Problem requirements
Leaving out every picture, quote the data below exactly as it appears.
═════ Exercise data
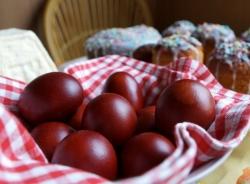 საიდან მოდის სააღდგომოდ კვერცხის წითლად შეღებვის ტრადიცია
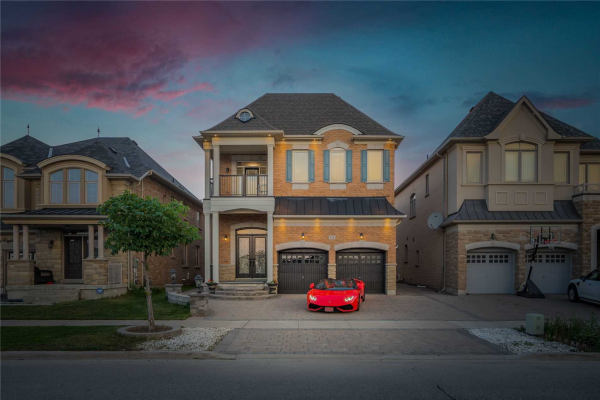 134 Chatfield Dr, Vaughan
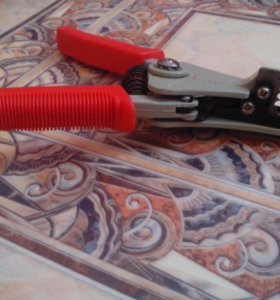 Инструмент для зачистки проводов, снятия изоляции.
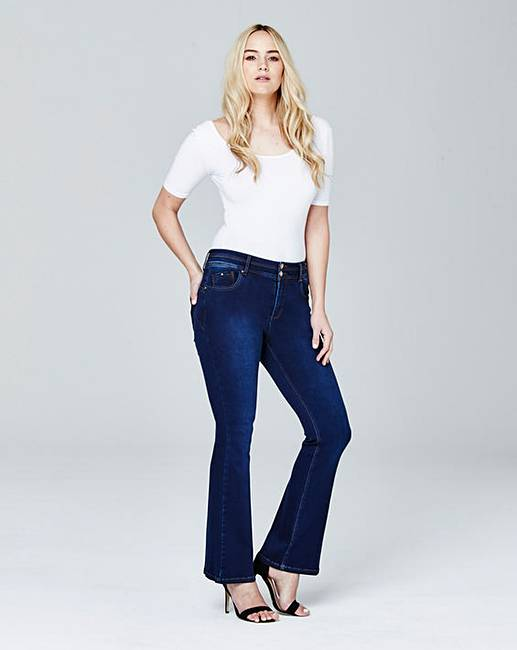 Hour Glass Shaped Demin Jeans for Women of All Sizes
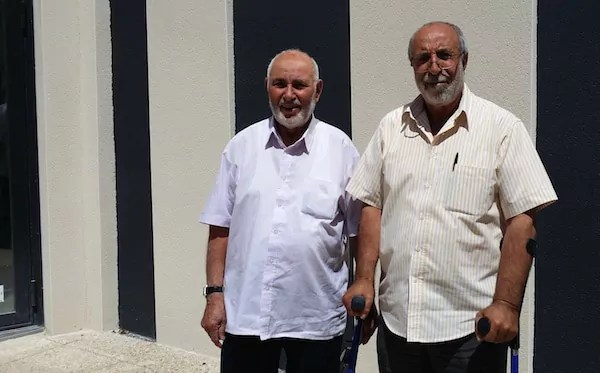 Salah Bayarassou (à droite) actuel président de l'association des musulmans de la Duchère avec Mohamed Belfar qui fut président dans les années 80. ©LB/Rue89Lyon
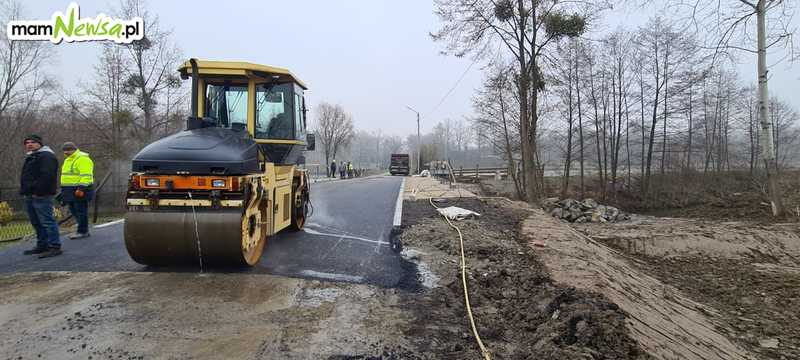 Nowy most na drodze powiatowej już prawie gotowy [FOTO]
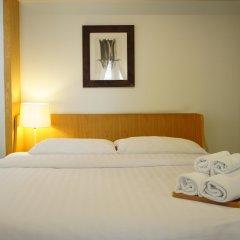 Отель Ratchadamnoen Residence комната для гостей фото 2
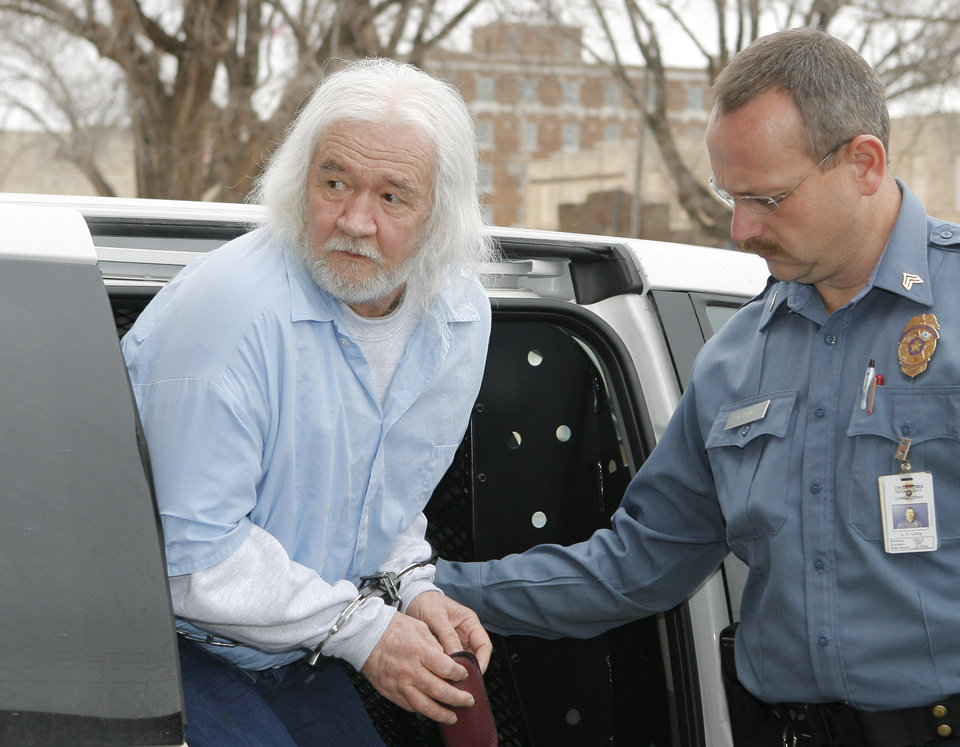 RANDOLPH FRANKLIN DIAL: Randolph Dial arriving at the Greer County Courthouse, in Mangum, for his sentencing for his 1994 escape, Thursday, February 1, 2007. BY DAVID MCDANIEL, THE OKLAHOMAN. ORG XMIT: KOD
══════════
Answer area
 საიდან მოდის სააღდგომოდ კვერცხის წითლად შეღებვის ტრადიცია
 134 Chatfield Dr, Vaughan
 Инструмент для зачистки проводов, снятия изоляции.
 Hour Glass Shaped Demin Jeans for Women of All Sizes
 Salah Bayarassou (à droite) actuel président de l'association des musulmans de la Duchère avec Mohamed Belfar qui fut président dans les années 80. ©LB/Rue89Lyon
 Nowy most na drodze powiatowej już prawie gotowy [FOTO]
 Отель Ratchadamnoen Residence комната для гостей фото 2
 RANDOLPH FRANKLIN DIAL: Randolph Dial arriving at the Greer County Courthouse, in Mangum, for his sentencing for his 1994 escape, Thursday, February 1, 2007. BY DAVID MCDANIEL, THE OKLAHOMAN. ORG XMIT: KOD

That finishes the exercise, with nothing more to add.